Using named matches from Go regex
RegexGoRegex Problem Overview
I'm coming from Python, so I'm probably just not looking at this the right way. I'd like to create a fairly complicated regex and be able to access the fields match by name. I can't seem to find a good example. The closest I've managed to get is this:
package main
import (
"fmt"
"regexp"
)
var myExp = regexp.MustCompile(`(?P<first>\d+)\.(\d+).(?P<second>\d+)`)
func main() {
fmt.Printf("%+v", myExp.FindStringSubmatch("1234.5678.9"))
match := myExp.FindStringSubmatch("1234.5678.9")

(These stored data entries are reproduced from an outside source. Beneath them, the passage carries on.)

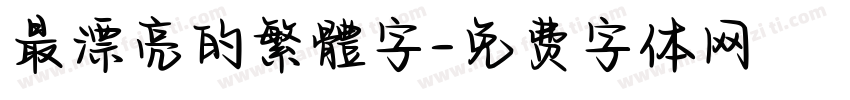 最漂亮的繁體字-免费字体网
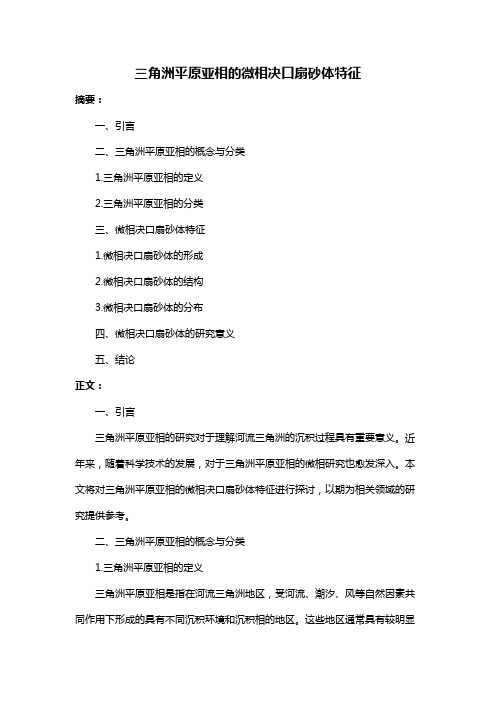 三角洲平原亚相的微相决口扇砂体特征

摘要：

一、引言

二、三角洲平原亚相的概念与分类

1.三角洲平原亚相的定义

2.三角洲平原亚相的分类

三、微相决口扇砂体特征

1.微相决口扇砂体的形成

2.微相决口扇砂体的结构

3.微相决口扇砂体的分布

四、微相决口扇砂体的研究意义

五、结论

正文：

一、引言

三角洲平原亚相的研究对于理解河流三角洲的沉积过程具有重要意义。近年来，随着科学技术的发展，对于三角洲平原亚相的微相研究也愈发深入。本文将对三角洲平原亚相的微相决口扇砂体特征进行探讨，以期为相关领域的研究提供参考。

二、三角洲平原亚相的概念与分类

1.三角洲平原亚相的定义

三角洲平原亚相是指在河流三角洲地区，受河流、潮汐、风等自然因素共同作用下形成的具有不同沉积环境和沉积相的地区。这些地区通常具有较明显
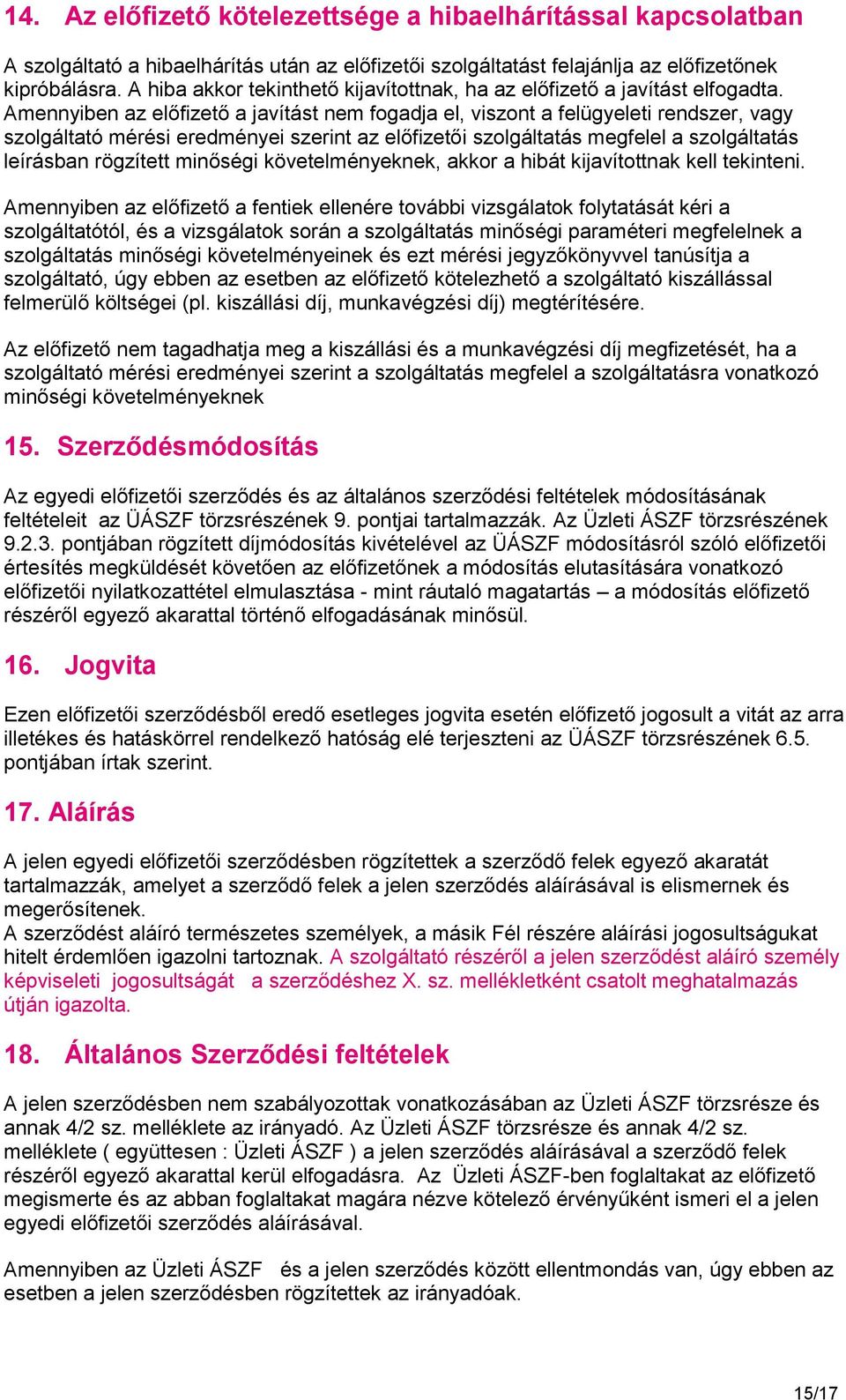 14. Az előfizető kötelezettsége a hibaelhárítással kapcsolatban

A szolgáltató a hibaelhárítás után az előfizetői szolgáltatást felajánlja az előfizetőnek kipróbálásra. A hiba akkor tekinthető kijavítottnak, ha az előfizető a javítást elfogadta. Amennyiben az előfizető a javítást nem fogadja el, viszont a felügyeleti rendszer, vagy szolgáltató mérési eredményei szerint az előfizetői szolgáltatás megfelel a szolgáltatás leírásban rögzített minőségi követelményeknek, akkor a hibát kijavítottnak kell tekinteni.

Amennyiben az előfizető a fentiek ellenére további vizsgálatok folytatását kéri a szolgáltatótól, és a vizsgálatok során a szolgáltatás minőségi paraméteri megfelelnek a szolgáltatás minőségi követelményeinek és ezt mérési jegyzőkönyvvel tanúsítja a szolgáltató, úgy ebben az esetben az előfizető kötelezhető a szolgáltató kiszállással felmerülő költségei (pl. kiszállási díj, munkavégzési díj) megtérítésére.

Az előfizető nem tagadhatja meg a kiszállási és a munkavégzési díj megfizetését, ha a szolgáltató mérési eredményei szerint a szolgáltatás megfelel a szolgáltatásra vonatkozó minőségi követelményeknek

15. Szerződésmódosítás

Az egyedi előfizetői szerződés és az általános szerződési feltételek módosításának feltételeit az ÜÁSZF törzsrészének 9. pontjai tartalmazzák. Az Üzleti ÁSZF törzsrészének 9.2.3. pontjában rögzített díjmódosítás kivételével az ÜÁSZF módosításról szóló előfizetői értesítés megküldését követően az előfizetőnek a módosítás elutasítására vonatkozó előfizetői nyilatkozattétel elmulasztása - mint ráutaló magatartás – a módosítás előfizető részéről egyező akarattal történő elfogadásának minősül.

16. Jogvita

Ezen előfizetői szerződésből eredő esetleges jogvita esetén előfizető jogosult a vitát az arra illetékes és hatáskörrel rendelkező hatóság elé terjeszteni az ÜÁSZF törzsrészének 6.5. pontjában írtak szerint.

17. Aláírás

A jelen egyedi előfizetői szerződésben rögzítettek a szerződő felek egyező akaratát tartalmazzák, amelyet a szerződő felek a jelen szerződés aláírásával is elismernek és megerősítenek.
A szerződést aláíró természetes személyek, a másik Fél részére aláírási jogosultságukat hitelt érdemlően igazolni tartoznak. A szolgáltató részéről a jelen szerződést aláíró személy képviseleti jogosultságát a szerződéshez X. sz. mellékletként csatolt meghatalmazás útján igazolta.

18. Általános Szerződési feltételek

A jelen szerződésben nem szabályozottak vonatkozásában az Üzleti ÁSZF törzsrésze és annak 4/2 sz. melléklete az irányadó. Az Üzleti ÁSZF törzsrésze és annak 4/2 sz. melléklete ( együttesen : Üzleti ÁSZF ) a jelen szerződés aláírásával a szerződő felek részéről egyező akarattal kerül elfogadásra. Az Üzleti ÁSZF-ben foglaltakat az előfizető megismerte és az abban foglaltakat magára nézve kötelező érvényűként ismeri el a jelen egyedi előfizetői szerződés aláírásával.

Amennyiben az Üzleti ÁSZF és a jelen szerződés között ellentmondás van, úgy ebben az esetben a jelen szerződésben rögzítettek az irányadóak.

15/17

for i, name := range myExp.SubexpNames() {
fmt.Printf("'%s'\t %d -> %s\n", name, i, match[i])
}
//fmt.Printf("by name: %s %s\n", match["first"], match["second"])
}
The commented out line is how I would expect to access the named fields in Python. What's the equivalent way to do this in go?
Or if I need to convert the match to a map, what's the most idiomatic way in go to make and then access the map?
Regex Solutions
Solution 1 - Regex
You can reference your named capture groups by utilizing map
as follows:
package main
import (
"fmt"
"regexp"
)
var myExp = regexp.MustCompile(`(?P<first>\d+)\.(\d+).(?P<second>\d+)`)
func main() {
match := myExp.FindStringSubmatch("1234.5678.9")

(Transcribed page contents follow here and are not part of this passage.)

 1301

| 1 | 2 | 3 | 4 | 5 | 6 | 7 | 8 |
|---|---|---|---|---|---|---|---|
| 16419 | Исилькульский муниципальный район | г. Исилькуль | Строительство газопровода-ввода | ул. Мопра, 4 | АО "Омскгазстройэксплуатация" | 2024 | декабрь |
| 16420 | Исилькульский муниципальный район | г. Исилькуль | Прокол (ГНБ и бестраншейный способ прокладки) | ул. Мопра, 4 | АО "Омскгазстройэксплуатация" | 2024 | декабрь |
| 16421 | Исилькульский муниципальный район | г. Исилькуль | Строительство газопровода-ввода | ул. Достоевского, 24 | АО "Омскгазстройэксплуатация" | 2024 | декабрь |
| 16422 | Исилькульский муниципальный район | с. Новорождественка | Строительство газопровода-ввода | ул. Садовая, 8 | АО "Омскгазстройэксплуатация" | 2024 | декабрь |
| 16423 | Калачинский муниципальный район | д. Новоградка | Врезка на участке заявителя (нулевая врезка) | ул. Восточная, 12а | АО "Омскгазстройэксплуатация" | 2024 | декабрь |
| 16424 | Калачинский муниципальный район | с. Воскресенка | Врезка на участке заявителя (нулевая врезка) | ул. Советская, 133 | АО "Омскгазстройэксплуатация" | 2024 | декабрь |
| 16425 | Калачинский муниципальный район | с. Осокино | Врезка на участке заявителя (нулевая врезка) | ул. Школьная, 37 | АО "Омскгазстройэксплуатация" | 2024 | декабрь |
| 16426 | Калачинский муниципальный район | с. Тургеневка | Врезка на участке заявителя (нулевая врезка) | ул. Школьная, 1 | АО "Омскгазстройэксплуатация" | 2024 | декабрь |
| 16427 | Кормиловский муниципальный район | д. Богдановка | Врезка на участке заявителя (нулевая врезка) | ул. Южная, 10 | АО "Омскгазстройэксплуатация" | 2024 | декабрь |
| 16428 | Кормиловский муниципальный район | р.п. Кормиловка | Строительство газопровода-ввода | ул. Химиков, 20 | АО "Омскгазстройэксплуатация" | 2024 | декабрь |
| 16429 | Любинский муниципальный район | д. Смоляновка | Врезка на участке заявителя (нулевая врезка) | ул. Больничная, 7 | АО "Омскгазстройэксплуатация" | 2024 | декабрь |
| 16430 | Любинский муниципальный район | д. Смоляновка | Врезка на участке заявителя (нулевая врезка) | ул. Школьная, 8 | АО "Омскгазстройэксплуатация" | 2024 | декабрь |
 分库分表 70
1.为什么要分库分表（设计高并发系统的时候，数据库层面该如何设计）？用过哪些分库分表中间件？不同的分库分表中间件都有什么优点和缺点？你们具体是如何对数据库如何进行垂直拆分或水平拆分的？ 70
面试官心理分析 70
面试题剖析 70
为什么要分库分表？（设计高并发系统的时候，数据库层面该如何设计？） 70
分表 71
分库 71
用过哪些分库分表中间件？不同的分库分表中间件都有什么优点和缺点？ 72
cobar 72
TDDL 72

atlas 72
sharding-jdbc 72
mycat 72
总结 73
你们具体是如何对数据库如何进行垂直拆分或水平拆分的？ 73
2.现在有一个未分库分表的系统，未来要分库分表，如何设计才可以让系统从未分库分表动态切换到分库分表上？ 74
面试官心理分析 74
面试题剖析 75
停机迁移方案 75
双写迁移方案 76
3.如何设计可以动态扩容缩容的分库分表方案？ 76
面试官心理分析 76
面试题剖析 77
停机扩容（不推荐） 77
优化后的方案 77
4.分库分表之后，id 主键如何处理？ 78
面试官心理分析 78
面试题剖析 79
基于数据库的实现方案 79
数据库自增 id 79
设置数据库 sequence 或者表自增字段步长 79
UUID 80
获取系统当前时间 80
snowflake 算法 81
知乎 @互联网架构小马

result := make(map[string]string)
for i, name := range myExp.SubexpNames() {
if i != 0 && name != "" {
result[name] = match[i]
}
}
fmt.Printf("by name: %s %s\n", result["first"], result["second"])
}
Solution 2 - Regex
I don't have the reputation to comment so forgive me if this shouldn't be an 'answer', but I found the above answer helpful so I wrapped it in to a function:
func reSubMatchMap(r *regexp.Regexp, str string) (map[string]string) {
match := r.FindStringSubmatch(str)
subMatchMap := make(map[string]string)
for i, name := range r.SubexpNames() {
if i != 0 {
subMatchMap[name] = match[i]
}
}
return subMatchMap
}
Example usage on Playground: https://play.golang.org/p/LPLND6FnTXO
Hope this is helpful to someone else. Love the ease of named capture groups in Go.
Solution 3 - Regex
The other approaches will throw an error when a match wasn't found for a 'named group'.
The following, however, creates a map
with whatever named groups were actually found:
func findNamedMatches(regex *regexp.Regexp, str string) map[string]string {
match := regex.FindStringSubmatch(str)
results := map[string]string{}
for i, name := range match {
results[regex.SubexpNames()[i]] = name
}
return results
}
This approach will just return the map with the named group matches. If there are no matches, it'll just return an empty map. I've found that's much easier to deal with than errors being thrown if a match isn't found.
Solution 4 - Regex
You can use regroup
library for that https://github.com/oriser/regroup
Example:
package main
import (
"fmt"
"github.com/oriser/regroup"
)
var myExp = regroup.MustCompile(`(?P<first>\d+)\.(\d+).(?P<second>\d+)`)
func main() {
match, err := myExp.Groups("1234.5678.9")
if err != nil {
panic(err)
}
fmt.Printf("by name: %s %s\n", match["first"], match["second"])
}
You can also use a struct for that:
package main
import (
"fmt"
"github.com/oriser/regroup"
)
type Example struct {
First int `regroup:"first"`
Second int `regroup:"second"`
}
var myExp = regroup.MustCompile(`(?P<first>\d+)\.(\d+).(?P<second>\d+)`)
func main() {
res := &Example{}
err := myExp.MatchToTarget("1234.5678.9", res)
if err != nil {
panic(err)
}
fmt.Printf("by struct: %+v\n", res)
}